◆ What you need to do
Rewrite the listing below, switching each "camera" to "lens" and leaving everything else unchanged.

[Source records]
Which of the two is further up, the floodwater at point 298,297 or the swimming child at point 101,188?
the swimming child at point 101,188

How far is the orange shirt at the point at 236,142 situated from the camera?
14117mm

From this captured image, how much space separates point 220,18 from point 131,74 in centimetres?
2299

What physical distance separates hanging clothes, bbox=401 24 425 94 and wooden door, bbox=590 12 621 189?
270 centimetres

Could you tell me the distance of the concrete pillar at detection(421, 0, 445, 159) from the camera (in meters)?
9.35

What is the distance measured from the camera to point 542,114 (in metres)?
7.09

◆ Result of the task
Which of the two is further up, the floodwater at point 298,297 or the swimming child at point 101,188?
the swimming child at point 101,188

How far is the orange shirt at the point at 236,142 situated from the lens?
14117mm

From this captured image, how much space separates point 220,18 from point 131,74 in centimetres?
2299

What physical distance separates hanging clothes, bbox=401 24 425 94 and wooden door, bbox=590 12 621 189?
270 centimetres

Could you tell me the distance of the concrete pillar at detection(421, 0, 445, 159) from the lens (in meters)?
9.35

What is the distance measured from the lens to point 542,114 (in metres)?
7.09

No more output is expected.